現代人で悩みがない人間などいない。この悩んでいる時間をもっと生産性のあるものに充てることができれば、日本のGDPも上がるだろうと数年前に政府が立ち上げたのである。

「博士、今日は何から手をつけましょう?」
「う〜ん、そうだなぁ。一言で悩みといっても色々あるからなぁ・・・」
「人間関係の悩みなんてどうでしょう?」
「そうねぇ、人間関係といっても色々あるじゃない?どこから手をつけろっていうのよ?」
「たとえば、職場で上司のパワハラがストレスになるとか?」
「パワハラねぇ・・。最近なんでもハラスメントだよね。昔はそんなこと言わなかったけどな・・・」
「・・・。一応ここは研究所ですし、パワハラがなぜ悩みになっていくのか、メカニズムなどを分析してみるといいのではないでしょうか?」
「そんなの本人に聞いてみないとわかんないじゃん。なかにはパワハラをあまり気にしないタイプの人間もいるわけだし・・・」
「じゃあ、どのくらいの人がパワハラで悩んでいるか、市場調査してアンケートを集めてきますか?」
「それって時間かかるよね?うちはそこまでの予算がないんだよな・・」
「予算はどのくらいあるんですか?」
「いや、ちゃんとは把握してないけど、たしか少なかったと思うよ・・・」
「じゃあ、どうすればいいと思います?」
「どうしよっかね?」

この様子をモニターで見ていた男がメモを記す。

『悩んでいるやつは考えてない』


【あとがきと解説】
「悩み」と「考える」は違う。ある本でこういった内容を読みました。

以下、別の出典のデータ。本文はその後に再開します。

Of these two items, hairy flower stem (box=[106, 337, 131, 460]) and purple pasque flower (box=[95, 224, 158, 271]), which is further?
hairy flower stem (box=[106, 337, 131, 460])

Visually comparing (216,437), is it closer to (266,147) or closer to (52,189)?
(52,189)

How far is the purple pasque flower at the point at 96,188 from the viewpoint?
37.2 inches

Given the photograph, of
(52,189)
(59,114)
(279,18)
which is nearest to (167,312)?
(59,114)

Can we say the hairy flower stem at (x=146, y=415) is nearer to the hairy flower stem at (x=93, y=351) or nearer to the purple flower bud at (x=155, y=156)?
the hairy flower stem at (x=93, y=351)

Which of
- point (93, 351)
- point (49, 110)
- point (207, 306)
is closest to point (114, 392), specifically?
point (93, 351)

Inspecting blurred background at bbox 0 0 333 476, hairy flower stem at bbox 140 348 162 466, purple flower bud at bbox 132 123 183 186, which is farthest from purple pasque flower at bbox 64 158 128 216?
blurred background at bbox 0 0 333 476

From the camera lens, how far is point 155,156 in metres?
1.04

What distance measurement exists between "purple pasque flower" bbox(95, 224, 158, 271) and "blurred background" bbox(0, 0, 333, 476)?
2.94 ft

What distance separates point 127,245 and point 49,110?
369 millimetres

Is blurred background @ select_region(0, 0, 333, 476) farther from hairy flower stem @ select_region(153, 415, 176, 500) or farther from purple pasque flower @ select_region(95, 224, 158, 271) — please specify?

たしかに「悩み」には具体的な解決策も行動へのアプローチもありません。それは心の状態でしかないのです。
どうしよう?どうしよう?と思っているのが悩み。何が悩みの原因か自分を俯瞰視して、それを解決するためにどう行動するべきかと筋道を立てていくことが考えること。まあ、口でいうほど簡単には行きませんけどね。